Nesta semana, nossa conversa é com a reverenda Inamar Corrêa de Souza, uma das representantes da IEAB no Conselho Consultivo Anglicano (ou ACC, na sigla em inglês). 
Mas o que é o ACC? 
É um organismo vinculado à Comunhão Anglicana que reúne representantes de todas as Províncias, sendo considerado “instrumento consultivo e democrático” da Igreja.
Hoje, Inamar integra o conselho gestor/executivo do ACC, o que, para nós, é motivo de muita satisfação, já que a reverenda possui uma visão crítica, séria e, ao mesmo tempo, comprometida com os valores de um Evangelho que anuncia e denuncia.
Mas como funciona o ACC?
E quais são as atribuições da revenda Inamar lá?
É sobre isso que falaremos em nossa entrevista. 
Boa leitura.

 

  1. Reverenda Inamar, você é uma das representantes da IEAB no Conselho Consultivo Anglicano, certo?
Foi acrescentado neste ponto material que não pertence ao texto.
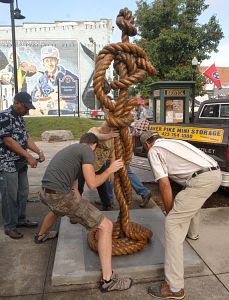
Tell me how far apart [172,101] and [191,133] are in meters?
6.27

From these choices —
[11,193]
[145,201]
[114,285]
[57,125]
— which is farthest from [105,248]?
[57,125]

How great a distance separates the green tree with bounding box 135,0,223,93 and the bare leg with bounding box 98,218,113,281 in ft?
47.4

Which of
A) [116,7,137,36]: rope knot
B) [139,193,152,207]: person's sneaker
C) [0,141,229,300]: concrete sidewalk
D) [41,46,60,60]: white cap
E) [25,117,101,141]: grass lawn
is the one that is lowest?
[0,141,229,300]: concrete sidewalk

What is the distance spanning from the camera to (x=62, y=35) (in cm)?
3625

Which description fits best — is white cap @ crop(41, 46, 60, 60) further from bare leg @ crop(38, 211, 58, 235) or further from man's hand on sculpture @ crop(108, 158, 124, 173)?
man's hand on sculpture @ crop(108, 158, 124, 173)

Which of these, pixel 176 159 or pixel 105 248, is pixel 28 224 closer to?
pixel 105 248

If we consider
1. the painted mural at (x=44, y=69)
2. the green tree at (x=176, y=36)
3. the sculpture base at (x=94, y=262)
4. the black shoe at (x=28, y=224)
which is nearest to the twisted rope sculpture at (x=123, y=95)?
the sculpture base at (x=94, y=262)

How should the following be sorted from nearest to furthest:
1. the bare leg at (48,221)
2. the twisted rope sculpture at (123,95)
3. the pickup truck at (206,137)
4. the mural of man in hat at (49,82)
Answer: the twisted rope sculpture at (123,95) < the bare leg at (48,221) < the pickup truck at (206,137) < the mural of man in hat at (49,82)

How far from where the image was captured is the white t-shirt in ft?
9.79

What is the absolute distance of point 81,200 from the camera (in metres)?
3.19

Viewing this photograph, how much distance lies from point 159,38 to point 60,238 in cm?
1399

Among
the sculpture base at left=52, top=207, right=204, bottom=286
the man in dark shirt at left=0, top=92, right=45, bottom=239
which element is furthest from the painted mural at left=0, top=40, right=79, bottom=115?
the sculpture base at left=52, top=207, right=204, bottom=286

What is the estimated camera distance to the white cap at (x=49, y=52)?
36.2 metres

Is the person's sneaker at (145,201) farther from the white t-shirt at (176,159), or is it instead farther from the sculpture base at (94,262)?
the white t-shirt at (176,159)
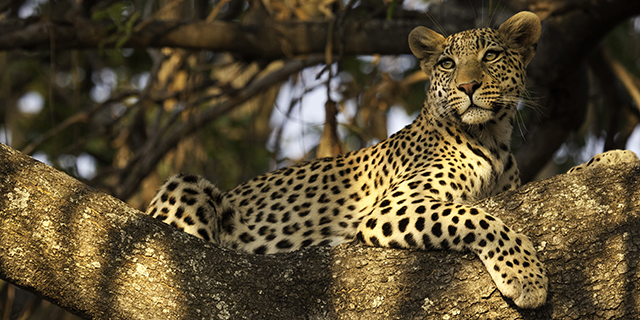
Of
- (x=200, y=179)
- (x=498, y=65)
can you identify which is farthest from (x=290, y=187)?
(x=498, y=65)

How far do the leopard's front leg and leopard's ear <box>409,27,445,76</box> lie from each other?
182 cm

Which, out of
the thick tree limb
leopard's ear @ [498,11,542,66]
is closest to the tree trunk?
leopard's ear @ [498,11,542,66]

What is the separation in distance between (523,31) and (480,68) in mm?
746

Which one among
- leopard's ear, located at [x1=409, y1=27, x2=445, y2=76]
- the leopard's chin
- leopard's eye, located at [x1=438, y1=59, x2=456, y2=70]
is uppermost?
leopard's ear, located at [x1=409, y1=27, x2=445, y2=76]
Falando diretamente para o público que acompanha nosso site, poderia explicar o que é esse Conselho e qual é a importância do mesmo no contexto da Comunhão Anglicana? 
O Conselho Consultivo Anglicano é um dos instrumentos da Comunhão Anglicana mais representativos, pois é formado por pessoas delegadas da base das Províncias anglicanas ao redor do mundo. A reunião plena do ACC, que acontece a cada três anos, recebe dois ou três representantes de cada Província: pessoas leigas (minoria), ordenadas (maioria), homens (maioria), mulheres (minoria), e algumas pessoas jovens. Há representantes ecumênicos, staff, presidentes de comissões e imprensa, totalizando umas 500 pessoas.
A importância do ACC se dá enquanto instrumento consultivo e democrático da Comunhão Anglicana, recebendo relatórios dos diversos grupos, redes e comissões, acompanhando o trabalho dos outros instrumentos, recebendo propostas das comissões e de diversas Províncias. Cada reunião plena termina com a aprovação de cerca de 30 resoluções a serem divulgadas amplamente pela Comunhão Anglicana, incentivando a vida comum nas Igrejas e o respeito ao sentido de unidade, levando em conta os diferentes contextos e culturas.
A partir do ACC17 (reunião de número 17), realizado em Hong Kong, em 2019, a IEAB passou a ter duas pessoas representantes na delegação. Antes disso, havia somente uma vaga para Províncias com um menor número de pessoas anglicanas – caso da nossa. 
Essa delegação é nomeada no Sínodo Provincial para servir num período estimado de oito anos, possibilitando que ela participe de duas reuniões do ACC, realizadas de três em três anos. Com um mandato estendido, essas pessoas também podem concorrer para a diretoria do Conselho, que se reúne semestralmente, chamado de Comitê Permanente.
  1. Hoje, qual é a sua função lá (ou quais são seus principais trabalhos lá)? 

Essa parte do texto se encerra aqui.